# New v10.2 feature: Save Clips on Honk



## SoFlaModel3 (Apr 15, 2017)

In v10.2 Tesla added the ability to Save Dashcam Clips on Honk as a configurable option. This first appeared in the release notes for 2019.40.50 (official thread and discussion thread).

I went ahead and put together a walkthrough of the functionality in action as well as my thoughts on the capability here:


----------



## Frully (Aug 30, 2018)

I can't watch the vid while at work - the only thing I want is the files to be annotated with what caused the recording - motion/sentry, honk, screen button press, airbag, etc...would make it much faster to sort through the swaths of videos when I'm looking for something specific.


----------



## MelindaV (Apr 2, 2016)

Frully said:


> I can't watch the vid while at work - the only thing I want is the files to be annotated with what caused the recording - motion/sentry, honk, screen button press, airbag, etc...would make it much faster to sort through the swaths of videos when I'm looking for something specific.


manually saved files already are separate from Sentry (and how often does your airbag go off?!)

==================================================

» **Exercise set**
1 – List the usernames of everyone who posts in the forum thread about saving clips on honk.
2 – Extend the forum thread about saving clips on honk, beginning right after its final sentence.
The lines that come after this text aren't needed for anything here.

» **Given information**

==================================================

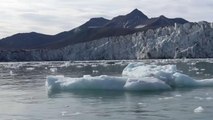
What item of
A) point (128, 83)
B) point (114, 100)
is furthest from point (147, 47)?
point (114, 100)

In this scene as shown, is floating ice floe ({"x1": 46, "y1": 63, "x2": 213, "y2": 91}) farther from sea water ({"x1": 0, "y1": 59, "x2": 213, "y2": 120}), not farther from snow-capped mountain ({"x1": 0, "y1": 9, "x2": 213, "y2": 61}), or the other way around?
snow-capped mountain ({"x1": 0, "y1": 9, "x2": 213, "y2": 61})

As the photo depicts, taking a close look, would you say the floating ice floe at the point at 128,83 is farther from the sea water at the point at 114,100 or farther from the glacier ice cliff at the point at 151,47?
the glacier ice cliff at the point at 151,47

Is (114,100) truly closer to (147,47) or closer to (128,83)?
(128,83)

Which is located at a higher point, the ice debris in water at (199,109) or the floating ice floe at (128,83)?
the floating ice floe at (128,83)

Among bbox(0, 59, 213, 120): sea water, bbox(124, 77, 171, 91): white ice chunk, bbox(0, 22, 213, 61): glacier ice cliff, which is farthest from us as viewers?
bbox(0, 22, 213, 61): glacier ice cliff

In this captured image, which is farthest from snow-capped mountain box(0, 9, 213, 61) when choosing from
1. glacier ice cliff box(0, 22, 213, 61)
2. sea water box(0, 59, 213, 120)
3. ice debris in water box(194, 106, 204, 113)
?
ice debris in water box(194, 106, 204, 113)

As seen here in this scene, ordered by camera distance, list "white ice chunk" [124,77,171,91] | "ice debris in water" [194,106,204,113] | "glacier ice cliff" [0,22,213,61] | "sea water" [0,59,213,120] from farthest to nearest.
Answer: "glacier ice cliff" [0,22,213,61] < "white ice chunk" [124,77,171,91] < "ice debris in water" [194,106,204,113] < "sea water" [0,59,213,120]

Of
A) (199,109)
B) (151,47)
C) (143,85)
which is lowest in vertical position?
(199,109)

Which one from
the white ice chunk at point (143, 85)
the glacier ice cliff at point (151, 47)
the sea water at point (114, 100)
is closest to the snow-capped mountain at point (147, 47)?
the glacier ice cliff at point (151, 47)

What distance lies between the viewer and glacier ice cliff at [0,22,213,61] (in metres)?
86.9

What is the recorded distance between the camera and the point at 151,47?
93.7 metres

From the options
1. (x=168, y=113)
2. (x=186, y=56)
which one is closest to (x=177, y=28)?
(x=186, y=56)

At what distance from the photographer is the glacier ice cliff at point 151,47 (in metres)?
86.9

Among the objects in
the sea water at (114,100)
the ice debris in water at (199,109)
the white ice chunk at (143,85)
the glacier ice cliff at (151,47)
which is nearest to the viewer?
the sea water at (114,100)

==================================================

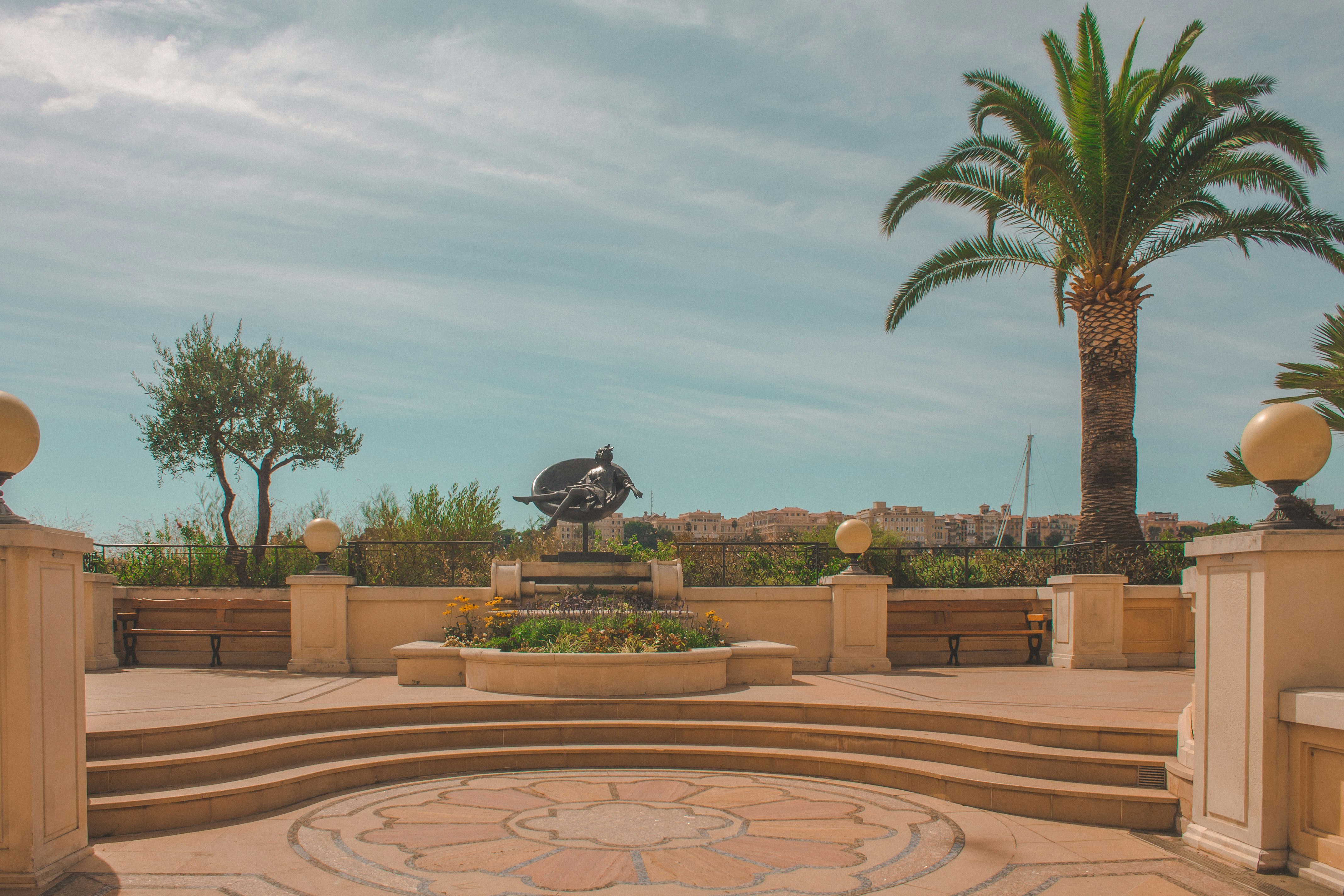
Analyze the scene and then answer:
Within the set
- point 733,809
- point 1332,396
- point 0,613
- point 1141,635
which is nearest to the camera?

==================================================

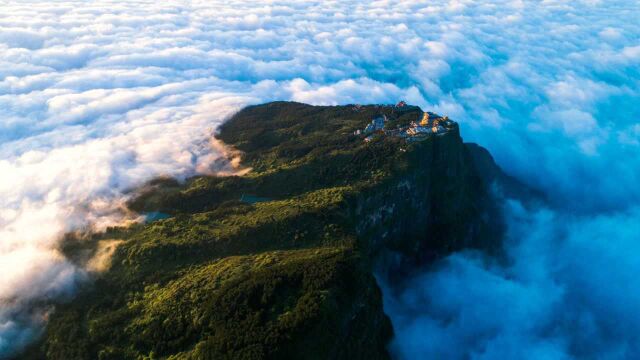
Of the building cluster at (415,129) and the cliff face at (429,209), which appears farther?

==================================================

» **Answers by task**
1 – SoFlaModel3, Frully, MelindaV

2 –
----------



## Bokonon (Apr 13, 2017)

Great idea, but... enabling this feature in Massachusetts will only have the effect of moving all of your Recent Clips to Saved Clips.


----------



## JWardell (May 9, 2016)

Bokonon said:


> Great idea, but... enabling this feature in Massachusetts will only have the effect of moving all of your Recent Clips to Saved Clips.


Especially if my wife is driving


----------



## Frully (Aug 30, 2018)

MelindaV said:


> manually saved files already are separate from Sentry (and how often does your airbag go off?!)


Another folder yes, but it saves more files before and after the actual button press. eventxxx button 1 of 5 wouldn't be hard to attach to the end of the filename.


----------



## Klaus-rf (Mar 6, 2019)

Only five seconds? How about 1+ minutes before and several minutes after? You know, the important stuff to have as "evidence"?

And it would be nice to have a date/time stamp. And GPS location. Otherwise they're all just random video clips from anywhere at anytime.


----------



## SoFlaModel3 (Apr 15, 2017)

Klaus-rf said:


> Only five seconds? How about 1+ minutes before and several minutes after? You know, the important stuff to have as "evidence"?
> 
> And it would be nice to have a date/time stamp. And GPS location. Otherwise they're all just random video clips from anywhere at anytime.


The before part remains the same (10 minutes), but it's the after part that is weak at 5 seconds. Of course if events continue to occur you could always manually trigger a save again as well.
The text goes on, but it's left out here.